Mi
discurso será una larga travesía, un viaje mío por regiones lejanas y
antípodas, no por eso menos semejantes al paisaje y a las soledades del
norte. Hablo del extremo sur de mi país. Tanto y tanto nos alejamos los
chilenos hasta tocar con nuestros límites el Polo Sur, que nos parecemos
a la geografía de Suecia, que roza con su cabeza el norte nevado del
planeta.
Por allí, por aquellas extensiones de mi patria adonde me condujeron
acontecimientos ya olvidados en sí mismos, hay que atravesar, tuve que
atravesar los Andes buscando la frontera de mi país con Argentina.
Grandes bosques cubren como un túnel las regiones inaccesibles y, como
nuestro camino era oculto y vedado, aceptábamos tan sólo los signos más
débiles de la orientación. No había huellas, no existían senderos y
con mis cuatro compañeros a caballo buscábamos en ondulante cabalgata
–eliminando los obstáculos de poderosos árboles, imposibles ríos,
roqueríos inmensos, desoladas nieves, adivinando más bien– el
derrotero de mi propia libertad. Los que me acompañaban conocían la
orientación, la posibilidad entre los grandes follajes, pero para saberse
más seguros montados en sus caballos marcaban de un machetazo aquí y allá
las cortezas de los grandes árboles dejando huellas que los guiarían en
el regreso, cuando me dejaran solo con mi destino.
Cada uno avanzaba embargado en aquella soledad sin márgenes, en aquel
silencio verde y blanco, los árboles, las grandes enredaderas, el humus
depositado por centenares de años, los troncos semiderribados que de
pronto eran una barrera más en nuestra marcha. Todo era una naturaleza
deslumbradora y secreta y a la vez una creciente amenaza de frío, nieve,
persecución. Todo se mezclaba: la soledad, el peligro, el silencio y la
urgencia de mi misión.
A veces seguíamos una huella delgadísima, dejada quizá por
contrabandistas o delincuentes comunes fugitivos, e ignorábamos si muchos
de ellos habían perecido, sorprendidos de repente por las glaciales manos
del invierno, por las tormentas tremendas de nieve que, cuando en los
Andes se descargan, envuelven al viajero, lo hunden bajo siete pisos de
blancura.
A cada lado de la huella contemplé en aquella salvaje desolación algo
como una construcción humana. Eran trozos de ramas acumulados que habían
soportado muchos inviernos, vegetal ofrenda de centenares de viajeros,
altos túmulos de madera para recordar a los caídos, para hacer pensar en
los que no pudieron seguir y quedaron allí para siempre debajo de las
nieves. También mis compañeros cortaron con sus machetes la ramas que
nos tocaban las cabezas y que descendían sobre nosotros desde la altura
de las coníferas inmensas, desde los robles cuyo último follaje
palpitaba antes de las tempestades del invierno. Y también yo fui dejando
en cada túmulo un recuerdo, una tarjeta de madera, una rama cortada del
bosque para adornar las tumbas de uno y otro de los viajeros desconocidos.

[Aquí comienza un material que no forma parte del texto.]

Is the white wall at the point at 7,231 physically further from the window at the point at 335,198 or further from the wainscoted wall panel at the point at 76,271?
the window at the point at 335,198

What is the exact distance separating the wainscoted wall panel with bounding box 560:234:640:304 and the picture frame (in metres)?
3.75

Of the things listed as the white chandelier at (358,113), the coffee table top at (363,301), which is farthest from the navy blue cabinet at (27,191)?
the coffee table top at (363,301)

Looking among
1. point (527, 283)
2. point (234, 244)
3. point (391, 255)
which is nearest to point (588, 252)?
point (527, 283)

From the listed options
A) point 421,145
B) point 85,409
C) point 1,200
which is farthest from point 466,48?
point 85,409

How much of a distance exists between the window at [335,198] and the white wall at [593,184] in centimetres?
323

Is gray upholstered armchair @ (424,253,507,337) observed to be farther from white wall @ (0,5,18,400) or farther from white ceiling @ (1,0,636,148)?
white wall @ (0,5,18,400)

Teníamos que cruzar un río. Esas pequeñas vertientes nacidas en las
cumbres de los Andes se precipitan, descargan su fuerza vertiginosa y
atropelladora, se tornan en cascadas, rompen tierras y rocas con la energía
y la velocidad que trajeron de las alturas insignes: pero esa vez
encontramos un remanso, un gran espejo de agua, un vado. Los caballos
entraron, perdieron pie y nadaron hacia la otra ribera. Pronto mi caballo
fue sobrepasado casi totalmente por las aguas, yo comencé a mecerme sin
sostén, mis piernas se afanaban al garete mientras la bestia pugnaba por
mantener la cabeza al aire libre. Así cruzamos. Y apenas llegados a la
otra orilla, los vaqueanos, los campesinos que me acompañaban me
preguntaron con cierta sonrisa:
-¿Tuvo mucho miedo?
-Mucho. Creí que había llegado mi última hora –dije–.
-Íbamos detrás de usted con el lazo en la mano –me respondieron–.
-Ahí mismo –agregó uno de ellos– cayó mi padre y lo arrastró la
corriente. No iba a pasar lo mismo con usted.
Seguimos hasta entrar en un túnel natural que tal vez abrió en las rocas
imponentes un caudaloso río perdido o un estremecimiento del planeta que
dispuso en las alturas aquella obra, aquel canal rupestre de piedra
socavada, de granito, en el cual penetramos. A los pocos pasos, las
cabalgaduras resbalaban, trataban de afincarse en los desniveles de
piedra, se doblegaban sus patas, estallaban chispas en las herraduras: más
de una vez me vi arrojado del caballo y tendido sobre las rocas. Mi
cabalgadura sangraba de narices y patas, pero proseguimos empecinados el
vasto, espléndido, el difícil camino.
Algo nos esperaba en medio de aquella selva salvaje. Súbitamente, como
singular visión, llegamos a una pequeña y esmerada pradera acurrucada en
regazo de las montañas: agua clara, prado verde, flores silvestres, rumor
de ríos y el cielo azul arriba, generosa luz ininterrumpida por ningún
follaje.
Allí nos detuvimos como dentro de un círculo mágico, como huéspedes de
un recinto sagrado, y mayor condición de sagrada tuvo aún la ceremonia
en la que participé. Los vaqueros bajaron de sus cabalgaduras. En el
centro del recinto estaba colocada, como en un rito, una calavera de buey.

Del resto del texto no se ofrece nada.